A second aspect to the Mill that addresses the paper is the cache-byte valid bits. A large amount of the inter-cache traffic in systems such as those modeled in the paper is due to false sharing among threads. False sharing arises from the line-granularity of conventional coherence protocols. The Mill uses byte-granularity (supported by those valid bits) and so is immune to false sharing: threads in different cores can use disjoint parts of a single line without the ping-ponging that is the bane of conventional shared memory. As a result, there are substantially fewer loads of new lines for which residency decisions must be made: if a line ping-pongs ten times then that’s ten look-ups in the paper’s predictor, whereas in the Mill it is just two hoists and no further.

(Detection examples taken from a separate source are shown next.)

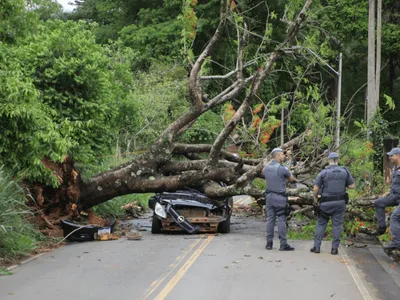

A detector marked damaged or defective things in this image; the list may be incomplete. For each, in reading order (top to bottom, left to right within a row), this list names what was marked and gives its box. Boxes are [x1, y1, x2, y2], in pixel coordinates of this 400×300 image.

crushed car [148, 188, 233, 234]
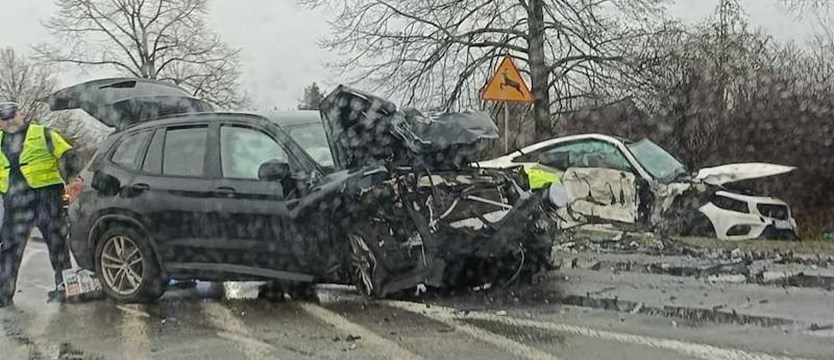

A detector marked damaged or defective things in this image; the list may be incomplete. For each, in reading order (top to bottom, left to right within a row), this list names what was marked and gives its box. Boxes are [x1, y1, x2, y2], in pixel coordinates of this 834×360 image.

severely damaged black suv [50, 79, 552, 304]
severely damaged white car [478, 134, 796, 240]
crumpled hood [688, 163, 792, 186]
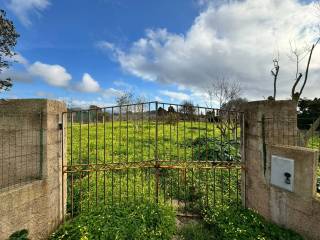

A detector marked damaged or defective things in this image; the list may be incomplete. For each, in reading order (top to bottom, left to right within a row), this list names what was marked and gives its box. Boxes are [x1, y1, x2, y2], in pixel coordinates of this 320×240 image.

rusty metal gate [62, 102, 245, 218]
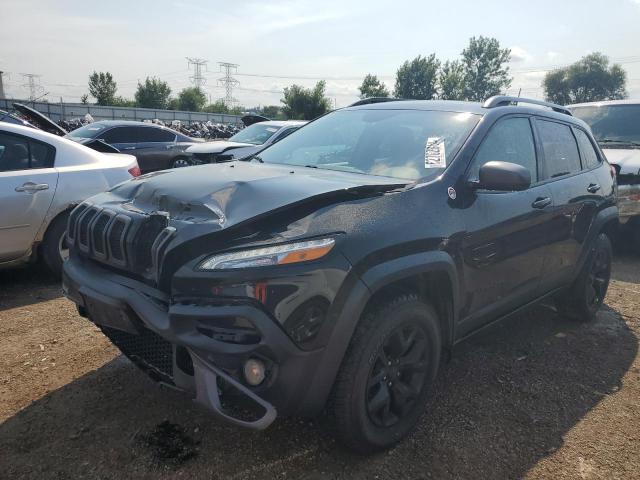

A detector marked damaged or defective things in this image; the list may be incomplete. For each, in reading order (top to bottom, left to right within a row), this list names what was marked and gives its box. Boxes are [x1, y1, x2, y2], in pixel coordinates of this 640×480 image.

crumpled hood [102, 161, 408, 229]
crumpled hood [600, 149, 640, 175]
broken headlight [198, 239, 336, 272]
damaged front bumper [62, 256, 328, 430]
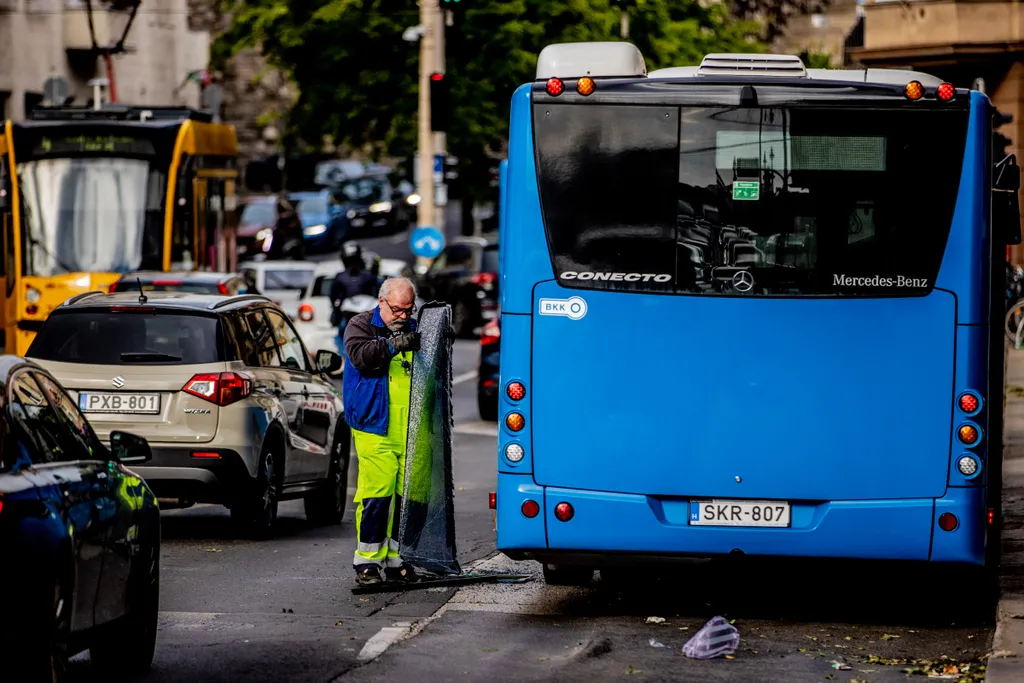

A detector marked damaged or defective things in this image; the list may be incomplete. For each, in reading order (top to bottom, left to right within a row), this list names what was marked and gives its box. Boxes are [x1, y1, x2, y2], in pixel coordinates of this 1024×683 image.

shattered glass [398, 302, 462, 576]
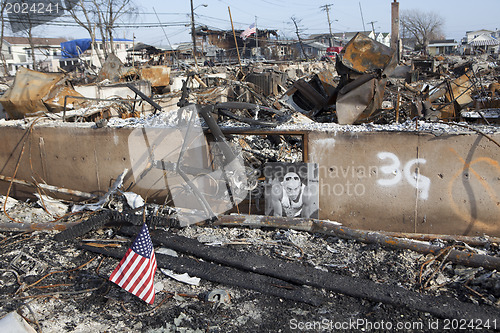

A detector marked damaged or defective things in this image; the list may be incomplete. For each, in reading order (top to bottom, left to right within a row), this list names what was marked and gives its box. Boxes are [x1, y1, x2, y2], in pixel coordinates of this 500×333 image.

rusted metal sheet [0, 67, 84, 118]
rusted metal sheet [139, 65, 172, 86]
rusted metal sheet [338, 32, 396, 74]
charred wood beam [81, 243, 324, 304]
charred wood beam [121, 226, 500, 322]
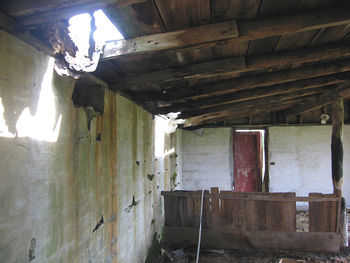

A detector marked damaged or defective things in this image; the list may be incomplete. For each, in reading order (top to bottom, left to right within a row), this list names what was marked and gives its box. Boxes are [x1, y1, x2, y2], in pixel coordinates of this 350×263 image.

peeling plaster wall [0, 30, 176, 263]
peeling plaster wall [180, 129, 232, 191]
peeling plaster wall [270, 126, 348, 208]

The paper makes much of avoiding full line moves for low-locality data; they return a single word. This “benefit” is obviated in modern machines with vector units working on data that approaches or equals cache line size: a cache-line datapath is required, so there is no gain (other than power, if that) in fetching narrower data. Line-width is also needed for code. Of course, the paper’s predictor avoids the power consumption of Mill hoisting on predicted low locality lines, but in exchange has the power consumption of the predictor itself; that’s a tradeoff that would require measurement to evaluate, but I doubt the predictor is a power win against the simple Mill hoist mechanism.
One aspect of the paper that confounds this analysis is that the paper assumes a directory-based distribution. I suspect that the choice was motivated more by the existence of a prior simulator implementation than for design reasons, but no matter. Directories are frequently used in large-scale (multi-chip and frequently multi-rack or multi-room) systems where fabric is a major cost, but they are a less obvious choice for on-chip fabrics such as those contemplated for the Mill. While we have not put a lot of though into multi-core Mills yet, I expect that we will use a broadcast fabric with snoop filters rather than a directory; the coice will depend on the chip fab technology available when we do a multi-core, which is several years out and need not be decided now. However, the costs and benefits of the proposal clearly depend heavily on the cache addressing and coherence mechanism used; the relative merit of the proposal in its application to the Mill cannot yet be fully determined.
Nevertheless, in light of the above (and a bit more NYF), I don’t think that the author’s proposals would be of value on a Mill; we’re there already, and mostly we simply don’t have the problem anyway and so have no need for a fix. (That’s a tune I find myself singing frequently 🙂 ).
Going a bit further than the specific application to the Mill though, I am somewhat doubtful about the paper’s proposals even when applied to a conventional machine. This is little more than a gut feeling, and I have no numbers to back it up. However, I think they underestimate the cost of their proposal, in power, area and latency. In addition, I rather strongly suspect that the simulation they use has the effect of hiding internal dependencies that would be visible in hardware; the proposal looks to invite race conditions, and alleviating those might eat up all the apparent gain.